I have constructed the following program to try to pipe in my own shell. A StringArray
is simply a char**
I have constructed. The code runs fine, but when I put in cat txt.txt | grep a
, nothing prints back to the screen. When debugging, I saw that the code seems to stop around like 152 (where the print-out command is), where pid==0
and i==0
.
For context, I'm calling this function in another function after a pipe has been detected.
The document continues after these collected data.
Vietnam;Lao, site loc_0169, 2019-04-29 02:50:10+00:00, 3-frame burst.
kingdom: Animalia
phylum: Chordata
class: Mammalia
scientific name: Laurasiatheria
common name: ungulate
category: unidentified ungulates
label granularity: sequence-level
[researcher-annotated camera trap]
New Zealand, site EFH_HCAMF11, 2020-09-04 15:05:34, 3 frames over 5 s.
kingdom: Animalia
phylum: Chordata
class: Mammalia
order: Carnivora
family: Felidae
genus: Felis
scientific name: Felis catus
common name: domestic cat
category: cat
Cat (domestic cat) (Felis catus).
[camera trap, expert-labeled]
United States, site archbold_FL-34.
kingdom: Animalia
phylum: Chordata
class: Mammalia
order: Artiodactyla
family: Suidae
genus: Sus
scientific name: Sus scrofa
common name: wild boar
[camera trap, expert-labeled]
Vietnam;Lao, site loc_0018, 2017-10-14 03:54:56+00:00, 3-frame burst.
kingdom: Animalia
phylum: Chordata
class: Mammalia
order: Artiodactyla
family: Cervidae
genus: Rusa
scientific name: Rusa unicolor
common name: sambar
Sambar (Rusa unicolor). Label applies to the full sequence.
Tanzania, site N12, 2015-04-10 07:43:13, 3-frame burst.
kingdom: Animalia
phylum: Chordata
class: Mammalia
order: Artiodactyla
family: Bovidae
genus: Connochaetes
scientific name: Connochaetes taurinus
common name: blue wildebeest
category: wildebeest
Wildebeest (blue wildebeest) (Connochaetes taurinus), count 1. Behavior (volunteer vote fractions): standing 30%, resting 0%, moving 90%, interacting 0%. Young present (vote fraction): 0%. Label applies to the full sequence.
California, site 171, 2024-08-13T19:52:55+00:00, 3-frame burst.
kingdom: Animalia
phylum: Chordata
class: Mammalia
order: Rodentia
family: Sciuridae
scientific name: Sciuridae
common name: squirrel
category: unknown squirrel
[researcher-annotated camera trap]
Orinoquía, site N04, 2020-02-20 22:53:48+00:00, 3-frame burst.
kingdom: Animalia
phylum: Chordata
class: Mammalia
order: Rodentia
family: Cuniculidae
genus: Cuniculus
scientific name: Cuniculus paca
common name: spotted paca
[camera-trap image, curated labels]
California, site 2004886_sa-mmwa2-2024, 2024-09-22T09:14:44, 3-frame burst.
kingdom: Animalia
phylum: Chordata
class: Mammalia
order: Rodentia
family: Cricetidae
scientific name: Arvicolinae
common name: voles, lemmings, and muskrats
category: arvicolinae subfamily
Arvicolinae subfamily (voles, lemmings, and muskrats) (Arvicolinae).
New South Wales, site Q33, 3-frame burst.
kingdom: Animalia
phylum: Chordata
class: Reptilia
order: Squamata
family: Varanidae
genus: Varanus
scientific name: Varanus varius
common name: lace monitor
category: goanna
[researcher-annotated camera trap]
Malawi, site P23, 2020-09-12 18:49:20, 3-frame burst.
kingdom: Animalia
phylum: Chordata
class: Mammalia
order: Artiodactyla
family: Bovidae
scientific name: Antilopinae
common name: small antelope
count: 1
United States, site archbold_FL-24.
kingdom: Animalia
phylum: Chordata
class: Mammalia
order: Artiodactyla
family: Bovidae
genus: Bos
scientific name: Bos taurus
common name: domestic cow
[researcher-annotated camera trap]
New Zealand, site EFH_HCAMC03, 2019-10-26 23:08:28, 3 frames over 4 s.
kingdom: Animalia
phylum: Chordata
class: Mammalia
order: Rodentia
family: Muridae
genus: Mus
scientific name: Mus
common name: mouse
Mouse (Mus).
void doPipe(StringArray sa)
{
printf("In 69\n");
int filedes[2]; // pos. 0 output, pos. 1 input of the pipe
int filedes2[2];
int num_cmds = 0;
char *command[256];
pid_t pid;
int err = -1;
int end = 0;
// Variables used for the different loops
int i = 0;
int j = 0;
int k = 0;
int l = 0;
// First we calculate the number of commands (they are separated
// by '|')
while (sa[l] != NULL){
if (strcmp(sa[l],"|") == 0){
num_cmds++;
}
l++;
}
num_cmds++;
// Main loop of this method. For each command between '|', the
// pipes will be configured and standard input and/or output will
// be replaced. Then it will be executed
while (sa[j] != NULL && end != 1){
k = 0;
// We use an auxiliary array of pointers to store the command
// that will be executed on each iteration
while (strcmp(sa[j],"|") != 0){
command[k] = sa[j];
j++;
if (sa[j] == NULL){
// 'end' variable used to keep the program from entering
// again in the loop when no more arguments are found
end = 1;
k++;
break;
}
k++;
}
// Last position of the command will be NULL to indicate that
// it is its end when we pass it to the exec function
command[k] = NULL;
j++;
printf("In 121\n");
// Depending on whether we are in an iteration or another, we
// will set different descriptors for the pipes inputs and
// output. This way, a pipe will be shared between each two
// iterations, enabling us to connect the inputs and outputs of
// the two different commands.
if (i % 2 != 0){
pipe(filedes); // for odd i
}else{
pipe(filedes2); // for even i
}
pid=fork();
if(pid==-1){
if (i != num_cmds - 1){
if (i % 2 != 0){
close(filedes[1]); // for odd i
}else{
close(filedes2[1]); // for even i
}
}
printf("Child process could not be created\n");
return;
}
if(pid==0){
printf("In 148\n");
// If we are in the first command
if (i == 0){
printf("In 152\n");
dup2(filedes2[1], STDOUT_FILENO);
}
// If we are in the last command, depending on whether it
// is placed in an odd or even position, we will replace
// the standard input for one pipe or another. The standard
// output will be untouched because we want to see the
// output in the terminal
else if (i == num_cmds - 1){
printf("In 162\n");
if (num_cmds % 2 != 0){ // for odd number of commands
dup2(filedes[0],STDIN_FILENO);
printf("In 166\n");
}else{ // for even number of commands
dup2(filedes2[0],STDIN_FILENO);
printf("In 166\n");
}
// If we are in a command that is in the middle, we will
// have to use two pipes, one for input and another for
// output. The position is also important in order to choose
// which file descriptor corresponds to each input/output
}else{ // for odd i
if (i % 2 != 0){
dup2(filedes2[0],STDIN_FILENO);
dup2(filedes[1],STDOUT_FILENO);
}else{ // for even i
dup2(filedes[0],STDIN_FILENO);
dup2(filedes2[1],STDOUT_FILENO);
}
}
if (execvp(command[0],command)==err){
kill(getpid(),SIGTERM);
}
}
// CLOSING DESCRIPTORS ON PARENT
if (i == 0){
close(filedes2[1]);
}
else if (i == num_cmds - 1){
if (num_cmds % 2 != 0){
close(filedes[0]);
}else{
close(filedes2[0]);
}
}else{
if (i % 2 != 0){
close(filedes2[0]);
close(filedes[1]);
}else{
close(filedes[0]);
close(filedes2[1]);
}
}
waitpid(pid,NULL,0);
i++;
}
}
One of your big problems may be doing waitpid
on each iteration of the pipeline construction. The waiting should be done at the end (remembering the pids in a list).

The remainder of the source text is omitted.